So, personally, I haven't even looked at the comics themselves yet, because as a reader, first impressions, you know? And I think they could use some work. (Also, please don't take this personally, it's just I'm going to be blunt and sometimes that can seem harsh).
I think your cover for Angel's Curse is pretty ok. It's not really standard for your genre, which might be a problem, but it's pretty good, if you want to rework it, I wouldn't tell you not to, but I don't think it needs drastic changes, except for the fact that nothing about it screams BL and BL is a really competitive market already.
I think your cover for Calamont is a bit bland, you know? Girl in a spacesuit standing there? It's kind meh. I wouldn't click on it if I was scrolling through, I'm afraid.
Now, your summary/blurb, I think are really weak. I'll start with Calamont.
Due to the growing accusations of purples sucking up resources from the general population of Hokkaido, the Director of the purples, Mr. Darlington along with his assistant, Teddie, produced this program called REFORM with the intention of finding and harvesting more resources to compensate the ones that were being used up.
This is a bloody long sentence to start your blurb on and you're throwing lore at me straight away. Both of your blurbs are used as a way to dump lore your reader doesn't yet care about and it's not a great first impression. I don't know what a purple is yet. Are they a race? Should that be Purples then? You've introduced me to MR Darlington and Teddie in your first sentence, and their new program and what it's for. Too much.
Mr. Darlington recently purchased an abandoned Galaxy and sends 3 groups to find enough resources to show that not only purples can be useful in today’s society, but can scavenge for resources with just a little accommodation.
More lore dumping, but this feels like it's the plot. If it is, this should be up front.
In reality, the problem isn’t the purples using a surplus of materials, it’s the council. Alaster, the newest Superior, and leader of Hokkaido despises the purples and aims to get rid of them for good...and his opportunity to do so might just be around the corner!
Another new character and more just telling us the problems outright, and I still have no idea what the actual plot is. Or who the main character is. Your summary is not clear and concise enough and is being used to lore dump. So without really understanding what the plot is, I'd guess at something more like:
MC McName, is sent on a mission by their leaders to prove the worth of their species(?), known as Purples, by finding new resources within an abandoned galaxy. However, back home in Hokkaido, The Council is plotting to get rid of Purples for good and may get a chance when...

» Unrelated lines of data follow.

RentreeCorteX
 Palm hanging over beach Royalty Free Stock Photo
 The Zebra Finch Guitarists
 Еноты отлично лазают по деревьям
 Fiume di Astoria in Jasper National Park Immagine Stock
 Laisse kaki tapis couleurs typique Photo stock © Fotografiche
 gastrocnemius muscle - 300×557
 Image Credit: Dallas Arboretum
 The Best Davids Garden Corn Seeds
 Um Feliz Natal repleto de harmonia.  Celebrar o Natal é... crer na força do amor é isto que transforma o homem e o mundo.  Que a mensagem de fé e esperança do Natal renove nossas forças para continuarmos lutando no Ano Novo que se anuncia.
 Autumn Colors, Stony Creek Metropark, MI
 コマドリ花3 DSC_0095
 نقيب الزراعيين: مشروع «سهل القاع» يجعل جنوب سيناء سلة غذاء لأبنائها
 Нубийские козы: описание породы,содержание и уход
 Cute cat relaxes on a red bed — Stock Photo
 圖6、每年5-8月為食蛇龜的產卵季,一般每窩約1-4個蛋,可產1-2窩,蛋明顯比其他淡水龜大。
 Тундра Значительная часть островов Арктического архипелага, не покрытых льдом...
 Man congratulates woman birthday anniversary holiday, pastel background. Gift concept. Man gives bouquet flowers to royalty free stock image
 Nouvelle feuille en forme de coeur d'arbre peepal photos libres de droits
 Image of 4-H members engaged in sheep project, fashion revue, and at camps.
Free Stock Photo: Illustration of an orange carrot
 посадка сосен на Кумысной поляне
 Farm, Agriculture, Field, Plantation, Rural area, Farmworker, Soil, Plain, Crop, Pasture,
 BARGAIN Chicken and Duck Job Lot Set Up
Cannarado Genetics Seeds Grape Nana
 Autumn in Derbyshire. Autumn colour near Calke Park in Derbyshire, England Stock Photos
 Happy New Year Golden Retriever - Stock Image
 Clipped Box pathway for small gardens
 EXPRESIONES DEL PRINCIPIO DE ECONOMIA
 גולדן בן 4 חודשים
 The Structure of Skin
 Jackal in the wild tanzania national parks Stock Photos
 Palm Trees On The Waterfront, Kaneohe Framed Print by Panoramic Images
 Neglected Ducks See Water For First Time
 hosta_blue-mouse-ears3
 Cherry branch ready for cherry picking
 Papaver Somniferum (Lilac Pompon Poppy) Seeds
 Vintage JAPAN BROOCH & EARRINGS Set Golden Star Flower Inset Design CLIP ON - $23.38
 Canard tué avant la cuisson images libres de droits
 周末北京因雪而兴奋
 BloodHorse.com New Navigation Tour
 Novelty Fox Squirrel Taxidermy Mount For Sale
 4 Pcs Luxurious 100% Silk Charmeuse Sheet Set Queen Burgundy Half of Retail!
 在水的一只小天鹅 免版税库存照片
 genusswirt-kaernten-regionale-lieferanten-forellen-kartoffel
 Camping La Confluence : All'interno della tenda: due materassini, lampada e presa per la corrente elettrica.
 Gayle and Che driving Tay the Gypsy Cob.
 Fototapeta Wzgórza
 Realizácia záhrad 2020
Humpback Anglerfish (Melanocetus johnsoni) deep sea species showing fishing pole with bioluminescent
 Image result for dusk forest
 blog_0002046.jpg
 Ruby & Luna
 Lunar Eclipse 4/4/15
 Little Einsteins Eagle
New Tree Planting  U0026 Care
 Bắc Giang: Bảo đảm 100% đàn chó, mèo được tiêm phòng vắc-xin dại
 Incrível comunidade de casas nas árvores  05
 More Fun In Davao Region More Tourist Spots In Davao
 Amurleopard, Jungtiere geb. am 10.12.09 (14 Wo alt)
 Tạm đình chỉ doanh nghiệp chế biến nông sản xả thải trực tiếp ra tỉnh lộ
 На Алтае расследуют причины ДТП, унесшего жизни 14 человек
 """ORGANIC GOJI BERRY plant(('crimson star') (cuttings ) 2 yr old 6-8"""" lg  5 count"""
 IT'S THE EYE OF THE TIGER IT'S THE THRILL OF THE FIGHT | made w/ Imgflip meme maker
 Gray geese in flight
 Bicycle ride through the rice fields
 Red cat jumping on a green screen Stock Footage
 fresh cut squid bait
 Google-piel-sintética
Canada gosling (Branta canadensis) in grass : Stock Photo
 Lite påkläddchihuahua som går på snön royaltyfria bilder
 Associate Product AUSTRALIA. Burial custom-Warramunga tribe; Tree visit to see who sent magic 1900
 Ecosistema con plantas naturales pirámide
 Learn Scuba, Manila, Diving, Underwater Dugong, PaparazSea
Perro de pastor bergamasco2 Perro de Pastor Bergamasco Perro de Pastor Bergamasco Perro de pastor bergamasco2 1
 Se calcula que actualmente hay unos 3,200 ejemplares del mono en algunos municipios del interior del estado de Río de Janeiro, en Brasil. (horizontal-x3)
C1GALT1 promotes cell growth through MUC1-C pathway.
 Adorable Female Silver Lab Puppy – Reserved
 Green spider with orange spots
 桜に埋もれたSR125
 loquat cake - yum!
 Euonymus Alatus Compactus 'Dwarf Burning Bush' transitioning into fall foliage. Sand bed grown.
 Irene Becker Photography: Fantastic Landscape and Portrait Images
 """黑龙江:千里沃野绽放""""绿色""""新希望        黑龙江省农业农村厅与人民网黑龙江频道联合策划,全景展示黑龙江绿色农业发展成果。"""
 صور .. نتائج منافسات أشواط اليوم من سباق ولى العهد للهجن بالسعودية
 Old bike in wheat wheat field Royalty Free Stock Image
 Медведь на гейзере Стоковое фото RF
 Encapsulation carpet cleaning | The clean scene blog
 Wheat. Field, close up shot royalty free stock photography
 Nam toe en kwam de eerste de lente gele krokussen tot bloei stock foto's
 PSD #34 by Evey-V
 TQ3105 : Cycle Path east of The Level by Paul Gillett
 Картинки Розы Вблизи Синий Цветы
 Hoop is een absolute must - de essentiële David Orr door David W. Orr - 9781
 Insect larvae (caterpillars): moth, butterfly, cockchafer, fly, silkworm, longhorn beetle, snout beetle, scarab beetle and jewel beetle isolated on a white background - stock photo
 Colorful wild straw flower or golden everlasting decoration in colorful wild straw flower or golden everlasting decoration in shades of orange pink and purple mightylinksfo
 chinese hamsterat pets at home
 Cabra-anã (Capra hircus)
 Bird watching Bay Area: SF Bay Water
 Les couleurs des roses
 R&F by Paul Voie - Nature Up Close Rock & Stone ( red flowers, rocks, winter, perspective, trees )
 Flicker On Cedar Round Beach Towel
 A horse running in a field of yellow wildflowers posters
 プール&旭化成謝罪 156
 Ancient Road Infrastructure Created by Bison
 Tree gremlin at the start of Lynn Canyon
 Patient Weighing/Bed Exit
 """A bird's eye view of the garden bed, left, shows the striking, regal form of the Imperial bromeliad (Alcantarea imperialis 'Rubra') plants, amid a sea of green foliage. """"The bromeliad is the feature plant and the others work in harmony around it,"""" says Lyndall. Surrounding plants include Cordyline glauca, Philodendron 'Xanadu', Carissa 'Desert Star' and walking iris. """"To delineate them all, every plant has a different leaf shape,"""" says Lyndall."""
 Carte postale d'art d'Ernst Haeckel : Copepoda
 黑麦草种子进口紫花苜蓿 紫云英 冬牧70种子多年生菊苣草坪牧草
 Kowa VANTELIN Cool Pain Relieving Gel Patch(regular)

Don't try to hide your plot. I want to know what I'm getting into as a reader. What is the actual conflict? Because right now, by focusing on the councilors and leaders, it sounds more like a political thriller than a scifi action piece. Tell your reader, clearly and without hiding things, who the MC is, what their deal is, and what the conflict/plot is.
Ok onto Angel's Curse:
A decade ago, two kingdoms, Chorale to the north and Segen to the south, fought for the control of the last existing Moonpool. In the process, both kingdoms lost their Patriarchs at the same time, leaving the crown to their young children.
You're starting with a lore dump again, and it's overly wordy. Again, clarity is key.
No one truly knew what happened to them long after they’re gone.
Who is them? The children? The patriarchs? The Moonpool?
As time passed on, rumors began to surge about the Moonpools and that the Goddess was possibly alive.
What Goddess? Now there's a Goddess too? And now multiple Moonpools?
Can these rumors hold some truth to what happened to their Royal families? Or will this rumor open up a healing wound? And why are innocent people involved with cleaning up this royal mess?
What is the plot? Who are the main characters? This is BL, there should be romance? Who am I rooting for? Questions like these at the end of a summary don't actually work. All this summary accomplishes is confusing me. And I know the idea is to be intriguing with these questions, but you haven't given me anyone to care about. I don't want to read because I have no idea what's going on. A better example, but since I have no idea the plot or characters I can't do much, would be more like:
In the wake of a war that left them as rulers despite their young ages, Love Interest A and Love Interest B are struggling to heal the rift between their lands. When rumours of the Moonpools and that perhaps the Goddess can be found start to circulate, the two young rulers join forces to search for them and perhaps unite their lands. And perhaps along the way, unite their hearts.
I shouldn't end 2 sentences in a row on land and that last line is pure cheese but it does the job. Introduce your characters and their world without being clunky. Introduce the conflict, for examples sake, the tension and war and healing that wound, the goal is to find the moon pools and well, it's BL so you've got to accept the mushy love.
In the most basic form, a summary should go: This is Main Character. Their goal is Goal, but Problem, oh no!